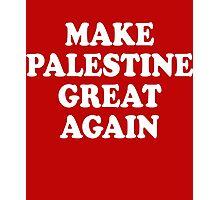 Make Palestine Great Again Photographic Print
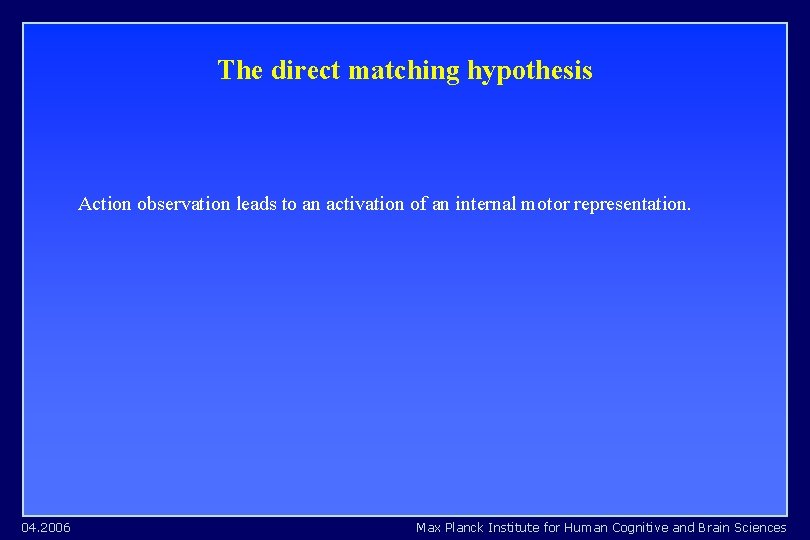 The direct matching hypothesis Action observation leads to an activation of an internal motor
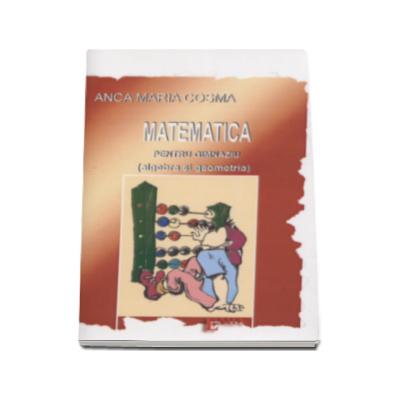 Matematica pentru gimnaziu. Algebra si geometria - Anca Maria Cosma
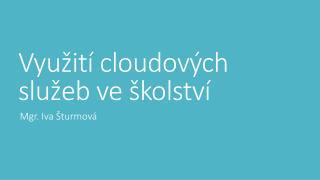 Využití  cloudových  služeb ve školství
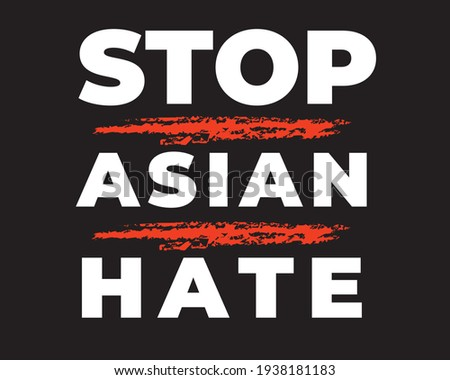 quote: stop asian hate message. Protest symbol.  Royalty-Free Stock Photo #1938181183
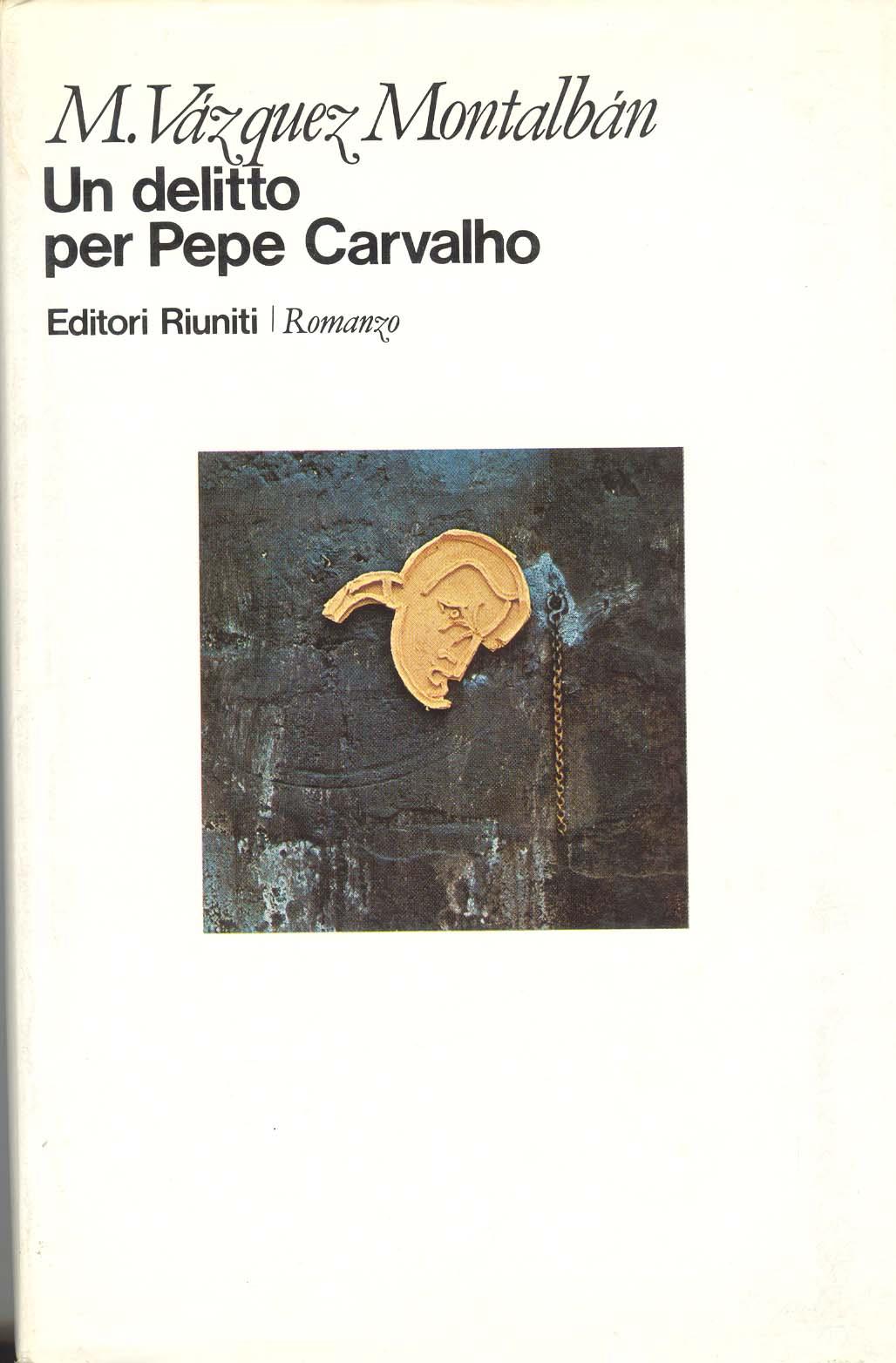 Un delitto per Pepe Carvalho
════════════════
WHAT NEEDS TO BE DONE:
Taking each record in turn, retype it exactly and drop any picture.

RESULT:
 Make Palestine Great Again Photographic Print
 The direct matching hypothesis Action observation leads to an activation of an internal motor
 Matematica pentru gimnaziu. Algebra si geometria - Anca Maria Cosma
 Využití  cloudových  služeb ve školství
 quote: stop asian hate message. Protest symbol.  Royalty-Free Stock Photo #1938181183
 Un delitto per Pepe Carvalho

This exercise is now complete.